ENEM 2019 - Democratização do acesso ao cinema no Brasil

Enviada em 13/09/2025

A obra infantil “A Princesa e o Sapo” aborda a história da personagem Tiana: uma jovem que, desde a infância, assiste sua melhor amiga obter oportunidades e experiências inalcançáveis para ela mesma, em virtude de sua difícil condição financeira. Ao trasladar da esfera fictícia para o plano concreto, infere-se que a disparidade social retratada na animação condiz com o estado da sociedade contemporânea, visto que a democratização do cinema no Brasil não é uma realidade. Nesse prisma, os alicerces dessa conjuntura consistem no histórico nacional de desigualdade no acesso à cultura e na negligência estatal.

Em primeira análise, vale discorrer sobre a segregação social no passado do país. A esse respeito, no governo de Rodrigues Alves, a urbanização da cidade do Rio de Janeiro foi planejada apenas para a elite, sendo iniciada após a expulsão da classe baixa do centro da cidade para a periferia. Nesse contexto, ao impedir que o povo desfrutasse das reformas e do “boom” cultural da capital, as autoridades da época implantaram uma barreira de inacessibilidade que perdura nos dias atuais, dado que o cinema ainda é um lugar pouco visitado pelos mais necessitados. Sendo assim, é necessário romper com práticas arcaicas para encerrar a problemática.

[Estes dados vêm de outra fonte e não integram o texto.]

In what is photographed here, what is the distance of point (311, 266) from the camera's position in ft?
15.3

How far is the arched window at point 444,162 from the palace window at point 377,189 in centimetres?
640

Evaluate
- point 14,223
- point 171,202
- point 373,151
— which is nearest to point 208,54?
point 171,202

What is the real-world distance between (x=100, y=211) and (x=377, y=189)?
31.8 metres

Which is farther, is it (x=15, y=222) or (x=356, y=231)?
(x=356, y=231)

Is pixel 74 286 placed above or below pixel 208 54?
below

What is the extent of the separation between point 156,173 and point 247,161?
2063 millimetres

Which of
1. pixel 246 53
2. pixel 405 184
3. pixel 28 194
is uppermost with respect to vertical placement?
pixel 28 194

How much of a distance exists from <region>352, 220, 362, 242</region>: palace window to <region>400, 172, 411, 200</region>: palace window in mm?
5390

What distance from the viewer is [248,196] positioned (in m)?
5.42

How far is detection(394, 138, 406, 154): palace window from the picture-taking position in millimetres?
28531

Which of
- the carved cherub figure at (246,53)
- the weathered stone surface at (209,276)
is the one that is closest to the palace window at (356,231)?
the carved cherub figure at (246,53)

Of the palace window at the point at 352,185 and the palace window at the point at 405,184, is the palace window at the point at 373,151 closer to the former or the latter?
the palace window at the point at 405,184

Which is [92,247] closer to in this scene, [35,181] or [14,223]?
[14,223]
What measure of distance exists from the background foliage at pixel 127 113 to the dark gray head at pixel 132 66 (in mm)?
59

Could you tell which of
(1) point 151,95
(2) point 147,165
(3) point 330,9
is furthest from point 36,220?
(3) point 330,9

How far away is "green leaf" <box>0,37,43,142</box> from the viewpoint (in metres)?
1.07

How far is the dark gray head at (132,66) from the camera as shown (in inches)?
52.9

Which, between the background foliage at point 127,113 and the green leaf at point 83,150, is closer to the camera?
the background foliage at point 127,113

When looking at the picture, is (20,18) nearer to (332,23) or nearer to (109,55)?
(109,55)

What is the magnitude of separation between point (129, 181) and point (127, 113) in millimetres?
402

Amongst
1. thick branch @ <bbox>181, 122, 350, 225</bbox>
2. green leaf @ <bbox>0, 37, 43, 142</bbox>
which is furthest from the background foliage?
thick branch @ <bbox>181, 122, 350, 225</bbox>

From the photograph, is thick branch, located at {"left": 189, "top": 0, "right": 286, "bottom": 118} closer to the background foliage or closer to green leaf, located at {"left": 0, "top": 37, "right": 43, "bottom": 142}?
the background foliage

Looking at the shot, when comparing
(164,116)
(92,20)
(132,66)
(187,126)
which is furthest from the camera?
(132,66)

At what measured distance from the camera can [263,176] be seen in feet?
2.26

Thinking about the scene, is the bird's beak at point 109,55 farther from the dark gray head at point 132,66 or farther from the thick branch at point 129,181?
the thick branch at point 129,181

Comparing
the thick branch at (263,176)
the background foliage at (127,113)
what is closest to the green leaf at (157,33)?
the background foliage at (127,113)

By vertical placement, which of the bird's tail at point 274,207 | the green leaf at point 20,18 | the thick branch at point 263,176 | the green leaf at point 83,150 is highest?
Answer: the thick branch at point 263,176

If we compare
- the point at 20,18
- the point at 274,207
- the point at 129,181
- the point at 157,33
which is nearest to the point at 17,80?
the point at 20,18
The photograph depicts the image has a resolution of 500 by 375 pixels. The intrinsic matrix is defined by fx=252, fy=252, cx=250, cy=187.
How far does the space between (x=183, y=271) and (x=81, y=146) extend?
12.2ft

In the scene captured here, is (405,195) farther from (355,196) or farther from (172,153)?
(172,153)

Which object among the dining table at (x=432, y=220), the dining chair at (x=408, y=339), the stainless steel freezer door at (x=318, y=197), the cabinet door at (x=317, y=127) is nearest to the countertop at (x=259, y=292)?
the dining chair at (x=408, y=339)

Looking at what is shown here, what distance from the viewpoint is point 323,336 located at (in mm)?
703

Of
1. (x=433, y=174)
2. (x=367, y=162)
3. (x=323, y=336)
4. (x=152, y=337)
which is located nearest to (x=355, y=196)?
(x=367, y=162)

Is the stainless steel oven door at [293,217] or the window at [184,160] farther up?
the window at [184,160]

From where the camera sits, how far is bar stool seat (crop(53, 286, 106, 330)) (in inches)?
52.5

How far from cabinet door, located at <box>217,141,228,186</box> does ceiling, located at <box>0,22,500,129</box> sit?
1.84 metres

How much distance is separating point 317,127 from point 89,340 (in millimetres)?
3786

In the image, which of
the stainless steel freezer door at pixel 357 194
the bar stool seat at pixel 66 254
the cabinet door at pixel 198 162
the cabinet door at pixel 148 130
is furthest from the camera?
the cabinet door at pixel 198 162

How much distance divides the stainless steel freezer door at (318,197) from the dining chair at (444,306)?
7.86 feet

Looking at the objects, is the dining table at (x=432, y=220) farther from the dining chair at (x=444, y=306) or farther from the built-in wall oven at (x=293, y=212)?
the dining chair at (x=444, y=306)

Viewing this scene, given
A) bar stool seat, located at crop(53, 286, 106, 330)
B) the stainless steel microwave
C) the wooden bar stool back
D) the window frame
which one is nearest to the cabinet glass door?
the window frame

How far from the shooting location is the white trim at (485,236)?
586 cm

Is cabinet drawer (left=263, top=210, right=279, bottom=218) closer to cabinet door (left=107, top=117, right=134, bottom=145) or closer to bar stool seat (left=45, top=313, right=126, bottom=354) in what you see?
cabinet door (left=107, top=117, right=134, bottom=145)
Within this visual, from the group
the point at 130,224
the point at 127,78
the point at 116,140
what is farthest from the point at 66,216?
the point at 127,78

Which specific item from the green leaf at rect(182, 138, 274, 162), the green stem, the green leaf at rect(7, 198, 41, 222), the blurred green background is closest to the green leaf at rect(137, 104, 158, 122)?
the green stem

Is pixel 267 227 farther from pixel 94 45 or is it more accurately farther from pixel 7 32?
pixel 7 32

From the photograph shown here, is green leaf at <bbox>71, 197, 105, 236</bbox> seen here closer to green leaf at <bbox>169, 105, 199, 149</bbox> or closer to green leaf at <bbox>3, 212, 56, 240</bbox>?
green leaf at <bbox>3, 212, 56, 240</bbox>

Outrossim, cumpre salientar a irresponsabilidade governamental como um fator agravante dos obstáculos. Sobre isso, o filósofo John Rawls, na teoria do contrato social, alegou que o Estado deve ser o principal mantenedor do bem-estar coletivo. Diante da afirmação, percebe-se que o governo brasileiro não cumpre o papel idealizado pelo pensador, tendo em vista que os cinemas da nação seguem concentrados em bairros elitizados por causa da negligência dos entres púbicos em relação às necessidades dos cidadãos periféricos. Dessa forma, o agir estatal é fundamental para democratizar tais ambientes.

Portanto, medidas devem ser esquematizadas para findar os desafios. Para tanto, as prefeituras brasileiras — agentes responsáveis pelo bem-estar regional — devem utilizar de reuniões com foco na melhora da infraestrutura para construir cinemas nas periferias dos municípios, com o intuito de aproximar essa experiência do público de baixa renda. Dessa maneira, certamente, o roteiro de “A Princesa e o Sapo” não será um retrato das dinâmicas sociais da nação.